I'd like to write a great deal more about Mashina Vremeni at the Palladium on 20th December, but there's relatively little I can tell you. Astonishingly, not one word of English was spoken by the band - and I know that Andrey Makarevich speaks it pretty well, from seeing him interviewed on TV. You'd have thought that they would tell the audience in the local language what song was coming next, given that they were in a country where their repertoire would be less familiar to an audience than back at home. Especially as at least one of the songs appeared to be pretty new. You might also have thought that they might tell us who was whom (I knew who most of them were, but that's not the point: and in particular who was playing lead guitar following the departure of Yevgeny Margulis?). At the very least they might have said "thank you" when the audience applauded, just as Paul McCartney (and no doubt others) have said "спасибо" when playing to Russian audiences.

It wasn't necessary to look far for the reason. In fact it was all around  me. The audience was almost exclusively Russian - Tor and I might well have been the only non-Russians in the place. But it would have been nice if someone had spoken from the stage to us, and any other new English fans who might have been there. Of course I started listening to Mashina Vremeni to improve my Russian (did I really write "improve"? From this low a base, it's not very accurate to use that word - "to learn some Russian", perhaps), but I wasn't expecting such an immersive experience as this.

I can't even tell you much about what they played. Povorot, of course, and the screen helpfully displayed the lyrics so I could try to sing along with the chorus. Poka gorit svecha, thankfully, and Marionetki (even if I hadn't recognised it I'd have identified it from the graphics). Razgovor na Poyezde was in there somewhere too (notice that, just as they didn't bother to speak any English to me, I am not bothering with Cyrillic). Krai was a new one on me but it had the lyrics on the screen. Krisi (which may or may not be subtitled "Pezniya o Putine" - song about Putin) featured: pretty obvious what that title refers to. No Prazdnick nachinaetsya seychas though.

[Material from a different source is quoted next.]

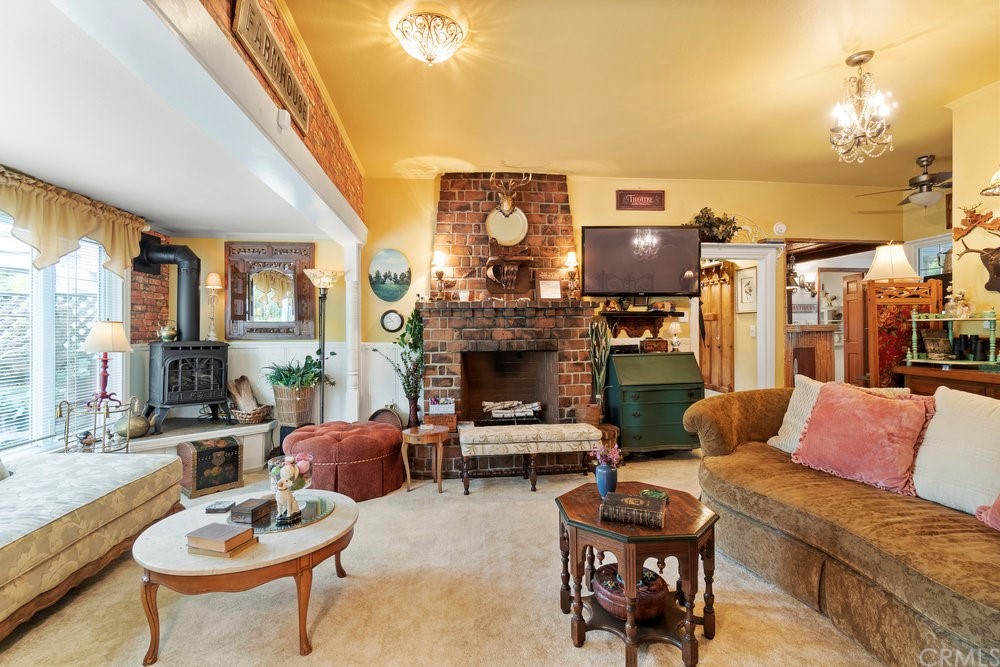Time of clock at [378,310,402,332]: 10:42
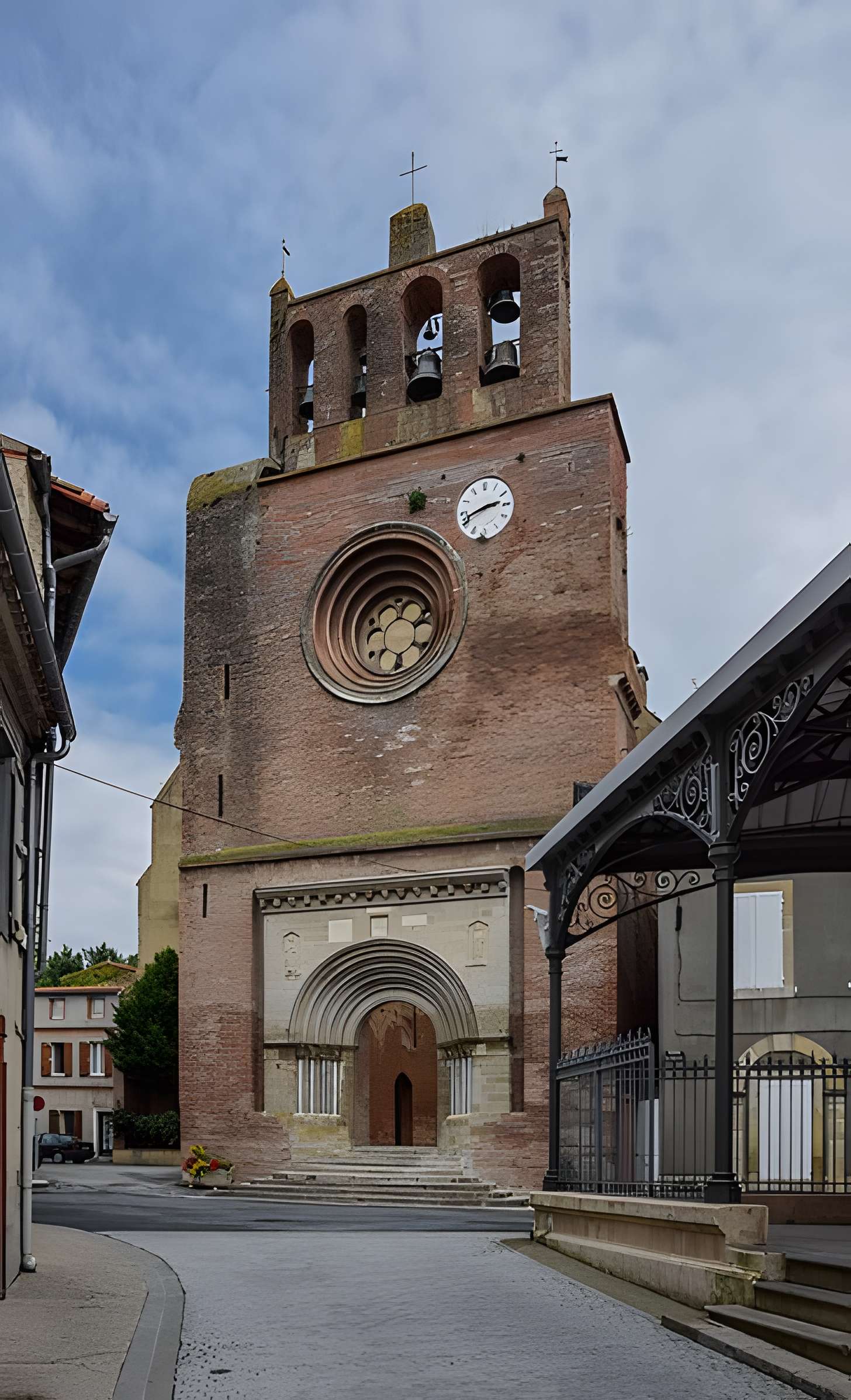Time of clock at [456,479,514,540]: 2:41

I got so lost that I'm not even sure whether they performed Musica pod snegom - however, here it is anyway. Still enjoying listening to the music, even if I feel rather let down.


Amazingly Agnes

I looked back at my recent posting about Stackridge's Final Bow, having found myself this morning unable to get "Amazingly Agnes" out of my head. I wrote in the earlier post about the verbal wit of their early songs, which has been rather lacking in later material: what better example than a song in which cruel, stool, Timbuktu, mule, bull, and fool are made to rhyme? I speculated that perhaps what was missing later in the band's history was Crun's lyrics, but Agnes turns out to be James Warren composition. As is "Anyone for Tennis?", which was also on my mind earlier - "silver hairs are sprouting from my cranium/now cramp has stopped me mining for uranium ..." (On the other hand, the band occasionally produced some really crass lyrics: "Dangerous Bacon" comes to mind, with embarrassing references to the Holocaust and rape - that's a "Smegmakovitch" lyric, I think, a pseudonym for James, Crun and Mutter working together, and I suspect they cringe when they think about it, although they certainly performed it as recently as 2007, which is only "recent" in the case of a band that lasted for 46 years. Apart from that, it's a nice little song, but to me it's a huge "apart from ...".)